- _Written exercise_: All of the data needs to be repeated exactly.
═══
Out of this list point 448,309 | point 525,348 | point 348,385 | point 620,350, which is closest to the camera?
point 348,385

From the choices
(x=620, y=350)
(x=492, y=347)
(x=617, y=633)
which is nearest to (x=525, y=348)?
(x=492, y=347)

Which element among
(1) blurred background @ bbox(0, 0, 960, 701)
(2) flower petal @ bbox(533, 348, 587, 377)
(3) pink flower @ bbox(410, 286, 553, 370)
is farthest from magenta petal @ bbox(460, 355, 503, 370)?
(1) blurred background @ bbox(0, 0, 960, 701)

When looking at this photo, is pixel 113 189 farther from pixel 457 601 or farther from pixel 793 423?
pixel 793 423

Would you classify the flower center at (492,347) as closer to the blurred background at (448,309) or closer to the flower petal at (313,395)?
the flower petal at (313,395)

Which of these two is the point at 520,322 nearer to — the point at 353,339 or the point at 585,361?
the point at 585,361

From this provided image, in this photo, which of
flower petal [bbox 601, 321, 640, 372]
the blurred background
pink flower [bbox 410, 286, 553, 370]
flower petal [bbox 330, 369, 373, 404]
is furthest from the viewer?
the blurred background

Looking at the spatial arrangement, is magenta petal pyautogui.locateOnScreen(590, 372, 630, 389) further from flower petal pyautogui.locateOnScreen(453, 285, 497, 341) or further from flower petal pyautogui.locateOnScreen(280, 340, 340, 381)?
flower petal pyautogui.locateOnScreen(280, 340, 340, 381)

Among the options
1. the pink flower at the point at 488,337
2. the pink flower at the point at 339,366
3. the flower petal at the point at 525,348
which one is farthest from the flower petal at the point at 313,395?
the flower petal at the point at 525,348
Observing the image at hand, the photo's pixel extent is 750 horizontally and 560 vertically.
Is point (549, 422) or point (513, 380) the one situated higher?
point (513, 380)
═══
- _Answer to this exercise_:
Out of this list point 448,309 | point 525,348 | point 348,385 | point 620,350, which is closest to the camera?
point 348,385

From the choices
(x=620, y=350)
(x=492, y=347)
(x=617, y=633)
which is nearest to (x=525, y=348)?
(x=492, y=347)

Which element among
(1) blurred background @ bbox(0, 0, 960, 701)
(2) flower petal @ bbox(533, 348, 587, 377)
(3) pink flower @ bbox(410, 286, 553, 370)
is farthest from magenta petal @ bbox(460, 355, 503, 370)?
(1) blurred background @ bbox(0, 0, 960, 701)

When looking at this photo, is pixel 113 189 farther from pixel 457 601 or farther from pixel 793 423?
pixel 793 423

Would you classify the flower center at (492,347) as closer to the blurred background at (448,309) or closer to the flower petal at (313,395)?
the flower petal at (313,395)

Which of these two is the point at 520,322 nearer to — the point at 353,339 or the point at 585,361?
the point at 585,361

From this provided image, in this photo, which of
flower petal [bbox 601, 321, 640, 372]
the blurred background
pink flower [bbox 410, 286, 553, 370]
flower petal [bbox 330, 369, 373, 404]
is furthest from the viewer?
the blurred background

Looking at the spatial arrangement, is magenta petal pyautogui.locateOnScreen(590, 372, 630, 389) further from flower petal pyautogui.locateOnScreen(453, 285, 497, 341) or further from flower petal pyautogui.locateOnScreen(280, 340, 340, 381)?
flower petal pyautogui.locateOnScreen(280, 340, 340, 381)

Among the options
1. the pink flower at the point at 488,337
2. the pink flower at the point at 339,366
3. the flower petal at the point at 525,348
which one is farthest from the flower petal at the point at 313,395?
the flower petal at the point at 525,348
Observing the image at hand, the photo's pixel extent is 750 horizontally and 560 vertically.
Is point (549, 422) or point (513, 380) the one situated higher?
point (513, 380)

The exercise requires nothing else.